‘Oswego Fleet’ fades into history

(From the Oswego Times, December 4, 1886)
With this week may be considered closed a rather remarkable season on the lakes and one which has been especially fatal to Oswego vessels.
For the past 10 years the Oswego fleet has been dropping off one by one until the number is wonderfully small compared with the big grain fleet which used to sail in and out of this port in the early days. Then the annual statement of the whereabouts of the Oswego vessels, where laid up, etc., was an important item and one which was full of interest to a vast number of people.
Now, while there are still many Oswego men who follow the lake for a livelihood, a good many of them are employed in vessels which do not come to this port and the sailors only come home in winter.
Look at the record of disasters this year.
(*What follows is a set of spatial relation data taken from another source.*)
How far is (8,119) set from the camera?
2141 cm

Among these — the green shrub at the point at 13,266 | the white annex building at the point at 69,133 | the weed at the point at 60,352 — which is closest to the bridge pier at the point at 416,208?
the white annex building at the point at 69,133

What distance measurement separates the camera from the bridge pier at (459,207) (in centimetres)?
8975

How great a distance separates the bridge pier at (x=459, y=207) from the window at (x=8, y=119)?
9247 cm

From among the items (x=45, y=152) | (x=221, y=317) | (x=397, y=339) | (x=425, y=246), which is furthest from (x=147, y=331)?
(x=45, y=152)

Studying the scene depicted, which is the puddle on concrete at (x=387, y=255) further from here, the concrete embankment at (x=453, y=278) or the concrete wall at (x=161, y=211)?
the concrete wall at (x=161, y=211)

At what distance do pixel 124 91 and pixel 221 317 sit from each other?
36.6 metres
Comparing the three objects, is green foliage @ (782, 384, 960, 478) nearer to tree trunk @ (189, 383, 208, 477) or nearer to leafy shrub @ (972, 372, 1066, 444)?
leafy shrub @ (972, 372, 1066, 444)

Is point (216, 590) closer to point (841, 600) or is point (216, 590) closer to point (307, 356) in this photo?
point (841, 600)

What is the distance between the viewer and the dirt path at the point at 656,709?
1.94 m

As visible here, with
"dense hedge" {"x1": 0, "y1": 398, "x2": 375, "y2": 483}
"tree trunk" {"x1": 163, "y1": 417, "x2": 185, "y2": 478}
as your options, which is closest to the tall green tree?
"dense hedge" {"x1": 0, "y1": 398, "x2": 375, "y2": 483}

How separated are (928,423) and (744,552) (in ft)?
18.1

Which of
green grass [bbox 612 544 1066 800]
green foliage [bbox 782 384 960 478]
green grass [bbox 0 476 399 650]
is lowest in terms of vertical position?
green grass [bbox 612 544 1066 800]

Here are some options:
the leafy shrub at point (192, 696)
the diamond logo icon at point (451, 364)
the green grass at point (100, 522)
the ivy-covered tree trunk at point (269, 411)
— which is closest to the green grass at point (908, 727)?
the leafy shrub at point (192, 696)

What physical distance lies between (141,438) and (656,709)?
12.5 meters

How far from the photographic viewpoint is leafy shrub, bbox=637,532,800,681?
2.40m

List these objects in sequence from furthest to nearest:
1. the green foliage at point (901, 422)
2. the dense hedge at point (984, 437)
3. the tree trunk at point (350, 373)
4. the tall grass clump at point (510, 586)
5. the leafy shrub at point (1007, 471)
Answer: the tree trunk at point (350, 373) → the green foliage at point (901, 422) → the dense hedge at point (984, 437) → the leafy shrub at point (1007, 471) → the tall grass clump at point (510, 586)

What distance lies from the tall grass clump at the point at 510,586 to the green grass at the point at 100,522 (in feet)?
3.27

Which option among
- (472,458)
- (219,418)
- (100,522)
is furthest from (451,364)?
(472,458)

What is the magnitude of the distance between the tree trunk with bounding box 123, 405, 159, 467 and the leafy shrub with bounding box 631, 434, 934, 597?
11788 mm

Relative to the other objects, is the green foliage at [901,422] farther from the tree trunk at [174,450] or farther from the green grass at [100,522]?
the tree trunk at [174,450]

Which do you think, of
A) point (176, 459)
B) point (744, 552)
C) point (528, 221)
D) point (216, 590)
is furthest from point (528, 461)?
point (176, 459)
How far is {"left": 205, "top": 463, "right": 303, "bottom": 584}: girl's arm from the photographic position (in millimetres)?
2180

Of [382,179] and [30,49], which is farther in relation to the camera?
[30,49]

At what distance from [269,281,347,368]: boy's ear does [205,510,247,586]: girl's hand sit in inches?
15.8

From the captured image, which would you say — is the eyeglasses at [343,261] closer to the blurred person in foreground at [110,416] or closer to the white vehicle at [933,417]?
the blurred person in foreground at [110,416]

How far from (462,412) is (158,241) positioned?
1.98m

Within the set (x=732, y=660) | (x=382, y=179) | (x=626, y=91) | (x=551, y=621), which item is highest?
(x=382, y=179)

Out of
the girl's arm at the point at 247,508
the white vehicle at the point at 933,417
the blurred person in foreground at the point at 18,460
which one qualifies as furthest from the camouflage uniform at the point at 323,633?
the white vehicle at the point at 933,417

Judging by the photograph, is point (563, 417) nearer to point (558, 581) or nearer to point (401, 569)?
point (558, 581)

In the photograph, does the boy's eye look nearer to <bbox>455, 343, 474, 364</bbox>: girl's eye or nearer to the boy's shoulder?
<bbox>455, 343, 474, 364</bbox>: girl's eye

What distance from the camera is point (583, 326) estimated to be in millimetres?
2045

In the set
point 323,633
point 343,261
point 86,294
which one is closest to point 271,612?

The Belle Mitchell went down on Lake Erie and was so completely lost that only a little drifting wreckage was left to tell the story. The O.M. Bond went down on the same stormy lake and only a portion of the crew escaped. The Camanche went ashore on Point Peninsula and is a total wreck. Yes, the Oswego fleet is growing beautifully less this year.
It is noticeable that the Palladium of late seems to have taken a contract to boom the Canadian captains who sail this port. It is very well to give men credit for good work and these Canadian skippers are good sailors and good men, no doubt, but it seems sometimes as if they took too many chances late in the season.
Perhaps it is the fault of the Canadian government which will not establish a signal service to warn mariners of coming storms, but his last fleet, in which the Ariadne and Ocean Wave were lost and nearly all the rest put in deadly peril, should not have made the attempt to get one in such weather as we have had for the past two days.
Even so staunch a steamer as the Resolute had all she could do to get in here in broad daylight yesterday, and it is no wonder that in the night and the snow, some of these belated craft failed to make the harbor. Others would have failed, too, but for the signal rockets at the life saving station which guided them into port. If these Canadian captains had not been so reckless, some good sailors would have been living now.
 Yesterday, when a Times-Express representative told that a schooner was off Pleasant Point, making an effort to beat up to this port, but was making rather bad work of it, people looked longingly at the two big tugs, the Proctor and Seymour and wondered why they did not run down and see if they could not pick up the schooner, which  was thought to be the Ocean Wave.  But they did not go. Of course the captains of those tugs would have liked well enough to go, but it must be remembered that the tugs are owned by Hall & Co. and that few skippers like to go out of port in a sea like which was running yesterday without orders.
There was some lively talk among the Canadian skippers in port yesterday, however, because the two tugs did not go and a good many thought that if Captain Charley Ferris had been here with his lively little tug in good trim, he would have taken chances.
The vessels which came in here yesterday report a good deal of ice in the Bay of Quinte. If this was true when they left, a good many of the schooners now in port will have to stay here through the winter.
A dispatch was received here yesterday afternoon that the schooner A.W. Vickery was lying disabled at an anchor near Point Peninsula. The tug Proctor was sent down to release her.
This afternoon everybody in port was delighted at the appearance of the tug Cummings having in tow the disabled tug Ferris. The two ran into Henderson Harbor until the storms as over and came on today to this port. The big steamer Lake Ontario came in this morning with barley. The schooner Great Western which had been ashore on the other side came in this afternoon.

    

The schooner Camanche which ran ashore at Point Peninsula in 1886, was pulled off and is shown waiting to be dry-docked for repairs at the Goble shipyard in Oswego. She was built in Oswego in 1867 by James Navagh at the Goble shipyard. 137’4” x 25’5” x 11’3” 322 g.t. Wrecked at Deseronto, December 3, 1904 with a cargo of coal.